Somewhat decent cpp analysis for ccanlint.
authorRusty Russell <rusty@rustcorp.com.au>
Sun, 29 Mar 2009 09:46:44 +0000 (20:16 +1030)
committerRusty Russell <rusty@rustcorp.com.au>
Sun, 29 Mar 2009 09:46:44 +0000 (20:16 +1030)
.bzrignore
tools/ccanlint/ccanlint.h
tools/ccanlint/file_analysis.c
tools/ccanlint/test/Makefile [new file with mode: 0644]
tools/ccanlint/test/run-file_analysis.c [new file with mode: 0644]

index 681d0a15df084b9853117847660251a179812469..b513851143d3f69e025e4816c7548df0b63d3c38 100644 (file)
@@ -12,3 +12,4 @@ inter-depends
 test-depends
 lib-depends
 tools/_infotojson/infotojson
+tools/ccanlint/test/run-file_analysis
index ac169fa81156b57452708208af65fecd05402fdf..804f80249d9204b362032e592c29a52d5e7b66b6 100644 (file)

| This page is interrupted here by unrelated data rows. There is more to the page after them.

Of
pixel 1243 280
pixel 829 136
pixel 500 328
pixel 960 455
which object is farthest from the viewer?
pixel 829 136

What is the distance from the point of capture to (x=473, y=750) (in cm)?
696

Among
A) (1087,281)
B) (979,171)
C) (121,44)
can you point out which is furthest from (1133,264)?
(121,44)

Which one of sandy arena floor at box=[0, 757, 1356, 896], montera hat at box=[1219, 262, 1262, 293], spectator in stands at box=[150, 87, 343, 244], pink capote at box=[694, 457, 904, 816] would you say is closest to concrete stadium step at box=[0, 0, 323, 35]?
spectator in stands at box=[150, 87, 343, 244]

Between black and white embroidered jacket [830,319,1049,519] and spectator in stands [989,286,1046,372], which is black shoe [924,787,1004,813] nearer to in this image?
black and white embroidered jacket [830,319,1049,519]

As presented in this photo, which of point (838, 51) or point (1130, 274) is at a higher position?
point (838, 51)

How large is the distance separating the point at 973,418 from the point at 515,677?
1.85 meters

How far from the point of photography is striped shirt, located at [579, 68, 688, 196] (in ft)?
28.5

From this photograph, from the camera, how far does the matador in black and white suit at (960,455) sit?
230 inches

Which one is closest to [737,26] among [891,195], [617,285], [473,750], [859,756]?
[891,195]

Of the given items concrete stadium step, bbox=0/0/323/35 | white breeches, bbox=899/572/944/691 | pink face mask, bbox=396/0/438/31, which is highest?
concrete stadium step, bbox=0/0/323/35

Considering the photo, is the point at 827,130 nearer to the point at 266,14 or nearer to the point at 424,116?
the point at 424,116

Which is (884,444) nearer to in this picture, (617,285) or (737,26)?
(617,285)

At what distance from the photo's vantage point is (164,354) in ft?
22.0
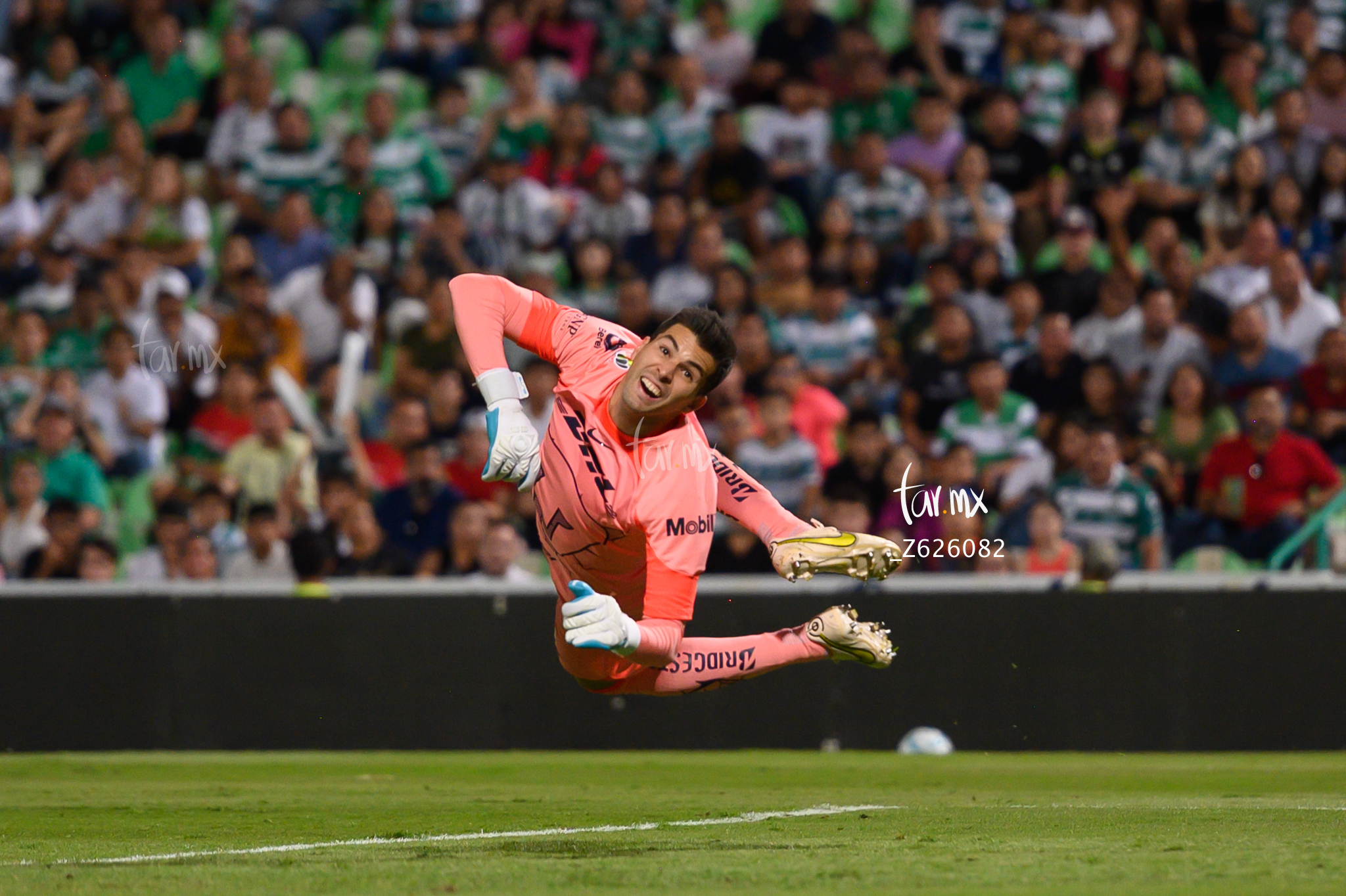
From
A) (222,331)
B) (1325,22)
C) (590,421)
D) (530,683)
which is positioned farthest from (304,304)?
(1325,22)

@@ -49,13 +49,49 @@ struct ccanlint {
 /* Ask the user a yes/no question: the answer is NO if there's an error. */
 bool ask(const char *question);
 
+enum line_info_type {
+       PREPROC_LINE, /* Line starts with # */
+       CODE_LINE, /* Code (ie. not pure comment). */
+       DOC_LINE, /* Line with kernel-doc-style comment. */
+       COMMENT_LINE, /* (pure) comment line */
+};
+
+/* So far, only do simple #ifdef/#ifndef/#if defined/#if !defined tests,
+ * and #if <SYMBOL>/#if !<SYMBOL> */
+struct pp_conditions {
+       /* We're inside another ifdef? */
+       struct pp_conditions *parent;
+
+       enum {
+               PP_COND_IF,
+               PP_COND_IFDEF,
+               PP_COND_UNKNOWN,
+       } type;
+
+       bool inverse;
+       const char *symbol;
+};
+
+/* Preprocessor information about each line. */
+struct line_info {
+       enum line_info_type type;
+
+       /* Is this actually a continuation of line above? (which ends in \) */
+       bool continued;
+
+       /* Conditions for this line to be compiled. */
+       struct pp_conditions *cond;
+};
+
 struct ccan_file {
        struct list_node list;
 
        char *name;
 
+       /* Use get_ccan_file_lines / get_ccan_line_info to fill these. */
        unsigned int num_lines;
        char **lines;
+       struct line_info *line_info;
 
        struct list_head *doc_sections;
 };
@@ -63,9 +99,25 @@ struct ccan_file {
 /* Use this rather than accessing f->lines directly: loads on demand. */
 char **get_ccan_file_lines(struct ccan_file *f);
 
+/* Use this rather than accessing f->lines directly: loads on demand. */
+struct line_info *get_ccan_line_info(struct ccan_file *f);
+
+enum line_compiled {
+       NOT_COMPILED,
+       COMPILED,
+       MAYBE_COMPILED,
+};
+
+/* Simple evaluator: if this pre-processor symbol is defined to this
+ * value, is this line compiled? (Other symbols assumed undefined) */
+enum line_compiled get_ccan_line_pp(struct pp_conditions *cond,
+                                   const char *symbol,
+                                   unsigned int value);
+
 /* Similarly for ->doc_sections */
 struct list_head *get_ccan_file_docs(struct ccan_file *f);
 
+
 /* Call the reporting on every line in the file.  sofar contains
  * previous results. */
 char *report_on_lines(struct list_head *files,
@@ -78,6 +130,4 @@ extern struct ccanlint has_main_header;
 
 /* Normal tests. */
 extern struct ccanlint trailing_whitespace;
-
-
 #endif /* CCAN_LINT_H */
index 9513ab67d7c0b6fe821362218cf0666520f9cf30..2ede1f5b8cea7a1d59216e54266c74b2f1eb9fbc 100644 (file)
@@ -4,6 +4,7 @@
 #include <ccan/str_talloc/str_talloc.h>
 #include <ccan/grab_file/grab_file.h>
 #include <ccan/noerr/noerr.h>
+#include "../tools.h"
 #include <unistd.h>
 #include <sys/types.h>
 #include <sys/stat.h>
@@ -11,6 +12,7 @@
 #include <err.h>
 #include <errno.h>
 #include <dirent.h>
+#include <ctype.h>
 
 char **get_ccan_file_lines(struct ccan_file *f)
 {
@@ -165,3 +167,301 @@ struct manifest *get_manifest(void)
        add_files(m, "");
        return m;
 }
+
+
+/**
+ * remove_comments - strip comments from a line, return copy.
+ * @line: line to copy
+ * @in_comment: are we already within a comment (from prev line).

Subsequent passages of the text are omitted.